I don’t care for grocery shopping. There are too many temptations, and some of the stuff may go bad before I can enjoy it. I make a list and then venture off the list in the candy, ice cream, and chips sections. When I check out, the cashier politely asks me if I found everything I need. I reply that I found numerous things I didn’t need but bought anyway.
A few years ago, I decided to eat everything already in my refrigerator or cabinets and not shop until they were empty. When I came down to only having a cake mix and a can of cream of mushroom soup, I decided this plan wasn’t all that smart. I went shopping at that point.
The idea of getting rid of things already in possession is not new to me. There is a tradition of doing just that in what we know as Mardi Gras or Fat Tuesday, which is the holiday that always happens the day before Ash Wednesday and the beginning of the Lenten Season.
Lent never was emphasized during my faith upbringing. My limited understanding of the Lenten Season was it was a time people gave up a bad habit. I jokingly say it’s because, being a good Southern Baptist during those years, I would never volunteer to give up anything enjoyable.

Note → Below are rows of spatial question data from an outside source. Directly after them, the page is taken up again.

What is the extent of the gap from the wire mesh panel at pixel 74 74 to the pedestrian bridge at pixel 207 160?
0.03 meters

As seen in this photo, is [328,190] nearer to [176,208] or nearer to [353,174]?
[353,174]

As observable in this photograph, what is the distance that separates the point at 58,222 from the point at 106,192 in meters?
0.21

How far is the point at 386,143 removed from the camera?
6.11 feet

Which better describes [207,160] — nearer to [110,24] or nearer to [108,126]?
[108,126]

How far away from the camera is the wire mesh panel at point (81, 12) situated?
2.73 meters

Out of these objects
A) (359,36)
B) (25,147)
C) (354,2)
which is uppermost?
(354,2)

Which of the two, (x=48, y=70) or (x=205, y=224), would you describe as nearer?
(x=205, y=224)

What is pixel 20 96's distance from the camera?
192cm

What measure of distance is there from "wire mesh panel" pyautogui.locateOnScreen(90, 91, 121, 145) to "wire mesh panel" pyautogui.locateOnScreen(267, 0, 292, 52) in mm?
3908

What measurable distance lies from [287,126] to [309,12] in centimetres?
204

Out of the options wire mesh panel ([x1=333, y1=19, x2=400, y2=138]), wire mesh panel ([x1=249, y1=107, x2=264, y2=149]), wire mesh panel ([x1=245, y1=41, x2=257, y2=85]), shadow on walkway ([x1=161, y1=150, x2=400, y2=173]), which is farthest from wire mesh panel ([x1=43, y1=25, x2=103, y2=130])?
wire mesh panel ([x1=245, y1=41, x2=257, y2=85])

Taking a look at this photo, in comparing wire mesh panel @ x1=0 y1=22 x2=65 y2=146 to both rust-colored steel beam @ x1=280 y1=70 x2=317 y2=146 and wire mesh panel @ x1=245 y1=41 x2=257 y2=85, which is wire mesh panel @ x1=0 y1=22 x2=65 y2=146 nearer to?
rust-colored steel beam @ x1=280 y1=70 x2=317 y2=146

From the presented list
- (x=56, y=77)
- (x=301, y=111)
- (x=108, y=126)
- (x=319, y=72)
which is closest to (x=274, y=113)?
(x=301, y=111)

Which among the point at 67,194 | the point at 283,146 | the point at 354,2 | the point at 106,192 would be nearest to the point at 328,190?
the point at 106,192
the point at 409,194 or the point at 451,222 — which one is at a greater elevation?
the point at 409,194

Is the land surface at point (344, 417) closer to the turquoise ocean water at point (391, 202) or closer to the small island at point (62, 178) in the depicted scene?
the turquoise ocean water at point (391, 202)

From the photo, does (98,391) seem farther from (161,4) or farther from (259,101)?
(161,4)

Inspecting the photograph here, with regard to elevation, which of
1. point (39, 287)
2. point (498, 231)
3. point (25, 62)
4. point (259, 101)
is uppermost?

I never connected the idea of adding prayer, fasting, or giving up a good habit to spend more time with God or adding something like compassion for the poor to my life. I understood Fat Tuesday as the day to do what you wanted before repenting of it during Lent.
So, forgive me for being this old today before realizing that today is also known as Pancake Tuesday. It’s worse than me just now learning this fact. I purchased a book over thirty years ago, which told Pancake Tuesday’s story beginning in the fifteenth century. It benefits education if I read the book after the purchase. Being a lover of the fried treat, I might have paid more attention to the day before Ash Wednesday. When I dine on the delicacy in a famous country-style restaurant, the crispy crust reminds me of the one in Grandma’s pancakes. Other favorite pancake restaurants feature the picturesque golden-brown finish.

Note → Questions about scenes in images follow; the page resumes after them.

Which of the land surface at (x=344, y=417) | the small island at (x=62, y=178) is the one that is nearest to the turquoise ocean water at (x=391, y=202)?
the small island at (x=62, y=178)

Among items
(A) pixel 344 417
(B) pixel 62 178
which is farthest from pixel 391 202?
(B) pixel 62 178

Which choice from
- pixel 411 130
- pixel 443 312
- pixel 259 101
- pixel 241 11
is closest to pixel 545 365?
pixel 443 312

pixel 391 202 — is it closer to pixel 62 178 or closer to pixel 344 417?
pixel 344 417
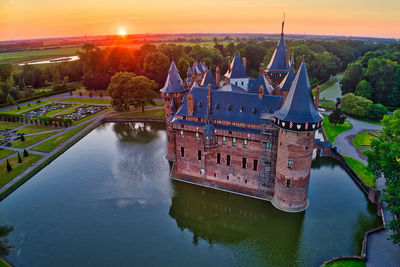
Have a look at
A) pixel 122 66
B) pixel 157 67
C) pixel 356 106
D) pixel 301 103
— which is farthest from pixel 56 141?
pixel 356 106

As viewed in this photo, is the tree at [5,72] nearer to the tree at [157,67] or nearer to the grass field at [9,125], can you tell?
the grass field at [9,125]

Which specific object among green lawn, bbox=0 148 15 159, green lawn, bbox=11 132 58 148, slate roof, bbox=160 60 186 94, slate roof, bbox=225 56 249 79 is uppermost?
slate roof, bbox=225 56 249 79

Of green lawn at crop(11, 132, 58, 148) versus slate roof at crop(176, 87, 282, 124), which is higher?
slate roof at crop(176, 87, 282, 124)

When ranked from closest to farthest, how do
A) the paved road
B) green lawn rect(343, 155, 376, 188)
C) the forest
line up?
green lawn rect(343, 155, 376, 188)
the paved road
the forest

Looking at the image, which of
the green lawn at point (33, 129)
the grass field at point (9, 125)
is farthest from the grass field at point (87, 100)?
the green lawn at point (33, 129)

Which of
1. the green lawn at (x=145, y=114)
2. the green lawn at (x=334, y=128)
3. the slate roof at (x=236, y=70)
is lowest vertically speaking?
the green lawn at (x=334, y=128)

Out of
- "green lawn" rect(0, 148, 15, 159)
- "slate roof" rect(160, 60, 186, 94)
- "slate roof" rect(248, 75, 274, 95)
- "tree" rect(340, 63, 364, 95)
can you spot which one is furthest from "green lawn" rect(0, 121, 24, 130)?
"tree" rect(340, 63, 364, 95)

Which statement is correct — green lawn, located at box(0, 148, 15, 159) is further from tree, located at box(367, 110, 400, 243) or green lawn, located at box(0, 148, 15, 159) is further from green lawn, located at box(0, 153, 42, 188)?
tree, located at box(367, 110, 400, 243)

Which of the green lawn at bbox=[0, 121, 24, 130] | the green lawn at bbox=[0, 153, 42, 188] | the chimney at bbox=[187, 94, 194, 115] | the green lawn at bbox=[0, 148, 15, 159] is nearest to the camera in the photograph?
the chimney at bbox=[187, 94, 194, 115]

Recently some of my grandchildren visited. For breakfast, we made pancakes. The kids told me they wanted to help. I was concerned about how well they’d flip the pancake, but they were more proficient at it than I was. Pancakes are a traditional treat I enjoy with all of my grandkids.
My pancake recipe book tells me that pancakes are also known as Johnnycakes, Flannel Cakes, Hoe Cakes, Flapjacks, Griddle Cakes, and in other countries Palacsinta (Hungarian), Pfannkuchen (German), Crepe (French), Platter (Swedish), Po-ping (Chinese), Blini (Russian), and Pannekoeke (Dutch). I look forward to traveling and experiencing pancakes around the world.

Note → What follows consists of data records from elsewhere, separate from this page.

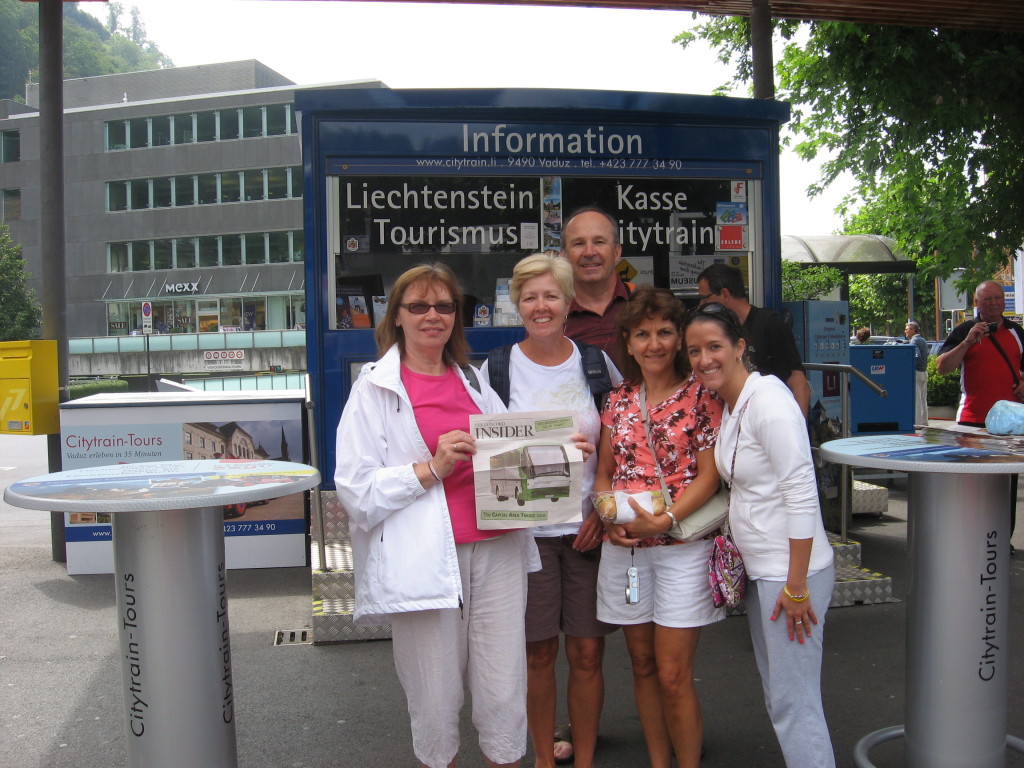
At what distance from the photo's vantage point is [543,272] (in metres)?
3.13

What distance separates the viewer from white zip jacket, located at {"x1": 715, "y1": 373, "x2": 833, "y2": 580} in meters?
2.75

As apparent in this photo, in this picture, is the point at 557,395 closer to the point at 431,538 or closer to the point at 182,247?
the point at 431,538

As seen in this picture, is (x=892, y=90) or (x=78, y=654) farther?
(x=892, y=90)

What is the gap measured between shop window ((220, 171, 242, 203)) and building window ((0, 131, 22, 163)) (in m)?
12.6

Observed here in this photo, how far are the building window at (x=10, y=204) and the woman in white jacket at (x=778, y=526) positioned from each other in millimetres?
60208

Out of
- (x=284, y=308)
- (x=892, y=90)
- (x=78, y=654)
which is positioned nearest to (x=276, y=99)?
(x=284, y=308)

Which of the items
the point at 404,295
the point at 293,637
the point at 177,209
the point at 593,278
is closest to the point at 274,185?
the point at 177,209

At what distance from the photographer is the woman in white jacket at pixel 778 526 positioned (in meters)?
2.76

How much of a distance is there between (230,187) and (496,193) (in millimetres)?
51224

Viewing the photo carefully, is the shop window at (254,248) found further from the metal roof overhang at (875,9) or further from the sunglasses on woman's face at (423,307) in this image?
the sunglasses on woman's face at (423,307)

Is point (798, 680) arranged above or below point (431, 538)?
below

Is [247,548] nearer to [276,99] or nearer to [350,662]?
[350,662]

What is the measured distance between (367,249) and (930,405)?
15738 mm

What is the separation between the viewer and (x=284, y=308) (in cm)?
5316
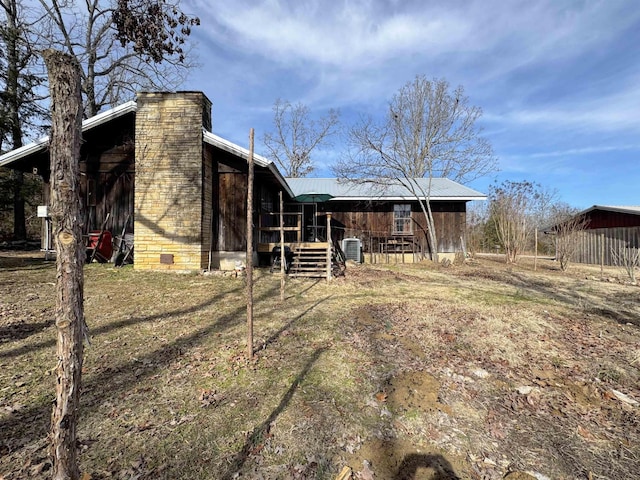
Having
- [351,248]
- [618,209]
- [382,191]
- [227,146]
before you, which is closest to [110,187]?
[227,146]

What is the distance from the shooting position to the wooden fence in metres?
19.4

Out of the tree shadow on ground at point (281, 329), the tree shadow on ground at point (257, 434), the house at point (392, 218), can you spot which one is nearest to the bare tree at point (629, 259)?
the house at point (392, 218)

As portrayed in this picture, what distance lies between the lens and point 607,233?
20.9 meters

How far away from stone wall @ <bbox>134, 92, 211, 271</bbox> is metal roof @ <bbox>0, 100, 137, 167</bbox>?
1.61 ft

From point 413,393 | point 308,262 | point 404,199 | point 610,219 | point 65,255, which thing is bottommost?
point 413,393

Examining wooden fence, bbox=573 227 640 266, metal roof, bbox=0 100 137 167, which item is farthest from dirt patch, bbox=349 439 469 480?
wooden fence, bbox=573 227 640 266

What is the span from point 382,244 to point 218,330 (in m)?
13.1

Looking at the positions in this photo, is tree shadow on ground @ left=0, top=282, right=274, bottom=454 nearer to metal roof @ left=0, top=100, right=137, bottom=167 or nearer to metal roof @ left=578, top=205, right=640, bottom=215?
metal roof @ left=0, top=100, right=137, bottom=167

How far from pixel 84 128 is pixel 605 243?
27.4 metres

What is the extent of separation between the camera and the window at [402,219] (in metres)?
17.6

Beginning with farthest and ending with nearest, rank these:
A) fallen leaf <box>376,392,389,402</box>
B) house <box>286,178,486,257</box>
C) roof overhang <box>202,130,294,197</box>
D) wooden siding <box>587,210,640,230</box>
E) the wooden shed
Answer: wooden siding <box>587,210,640,230</box>
the wooden shed
house <box>286,178,486,257</box>
roof overhang <box>202,130,294,197</box>
fallen leaf <box>376,392,389,402</box>

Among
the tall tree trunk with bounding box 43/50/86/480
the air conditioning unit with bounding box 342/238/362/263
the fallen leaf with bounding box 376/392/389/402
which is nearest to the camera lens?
the tall tree trunk with bounding box 43/50/86/480

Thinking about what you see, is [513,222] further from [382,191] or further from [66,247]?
[66,247]

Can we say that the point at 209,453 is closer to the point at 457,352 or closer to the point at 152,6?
the point at 457,352
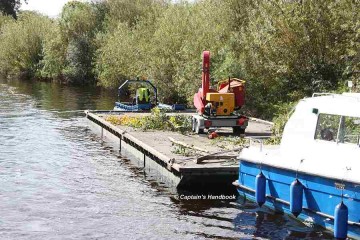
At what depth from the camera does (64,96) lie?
5559cm

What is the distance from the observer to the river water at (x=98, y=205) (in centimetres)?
1572

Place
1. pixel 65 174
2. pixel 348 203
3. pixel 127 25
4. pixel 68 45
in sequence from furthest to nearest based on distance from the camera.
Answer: pixel 68 45, pixel 127 25, pixel 65 174, pixel 348 203

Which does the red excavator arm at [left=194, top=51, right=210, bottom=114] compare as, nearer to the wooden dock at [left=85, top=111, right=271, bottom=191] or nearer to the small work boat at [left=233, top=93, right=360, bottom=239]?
the wooden dock at [left=85, top=111, right=271, bottom=191]

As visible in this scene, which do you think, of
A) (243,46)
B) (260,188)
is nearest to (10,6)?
(243,46)

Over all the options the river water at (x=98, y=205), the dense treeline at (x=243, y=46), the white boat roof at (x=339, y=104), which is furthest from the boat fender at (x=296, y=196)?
the dense treeline at (x=243, y=46)

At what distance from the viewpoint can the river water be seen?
51.6 ft

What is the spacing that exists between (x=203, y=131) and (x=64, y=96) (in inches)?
1245

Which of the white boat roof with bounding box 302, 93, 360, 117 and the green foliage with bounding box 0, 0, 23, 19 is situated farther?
the green foliage with bounding box 0, 0, 23, 19

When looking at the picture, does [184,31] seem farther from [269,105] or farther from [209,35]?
[269,105]

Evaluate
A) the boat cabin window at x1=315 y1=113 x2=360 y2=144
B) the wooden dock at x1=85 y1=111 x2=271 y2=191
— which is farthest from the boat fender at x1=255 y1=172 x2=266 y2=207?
the wooden dock at x1=85 y1=111 x2=271 y2=191

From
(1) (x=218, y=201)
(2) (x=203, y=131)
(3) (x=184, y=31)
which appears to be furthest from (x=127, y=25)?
(1) (x=218, y=201)

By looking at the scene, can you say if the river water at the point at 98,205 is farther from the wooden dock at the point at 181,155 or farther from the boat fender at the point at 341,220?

I tell one of my favorite childhood stories about pancakes in my first book, Characters of the Bible, where my dad cooked a golden-brown pancake on a church-sponsored camping trip for boys. The normal color of pancakes on these campouts would make you call them “Blackened Pancakes.” In the book, I compared the golden-brown pancake of my father to Aaron’s golden idol. It was admired equally as much. While my dad was bragging about his featured flapjack to the other leaders, my older brother stole it and ate it.
The day’s celebration began when Pope St. Gregory, in or around 600 A.D., prohibited the eating of meat and animal products during Lent. People would make pancakes to use up their supply of eggs, milk, and butter. In my thinking, that’s forty days without grocery shopping.
Of course, this day is not about getting rid of supplies or getting in as much sin as one can before forty days of purity. Instead, this day is a day about preparation. Abraham Lincoln said, “I will get ready and then, perhaps my chance will come.” John Wooden, the most successful college basketball coach in history, said it this way, “Once the opportunity arrives, it’s too late to prepare.”
So, on this Pancake Tuesday, what preparations will you make for not only the next forty days but for the next forty years? What part of your life will you “flip” to sense God’s presence in a stronger way your life? Our preparations are not just to give up something for Lent or add a benefit to others but also to prove that God is sufficient for all we need.
I hope and pray you’ll enjoy some hotcakes today and that the idea of using up supplies to prepare for a lifelong spiritual journey doesn’t “crepe” anyone out.
Stevens, D. )1992). Waffles, Flapjacks, Pancakes, Blitzes, Crepes, Frybread from Scandinavia and Around the World. Penfield Press.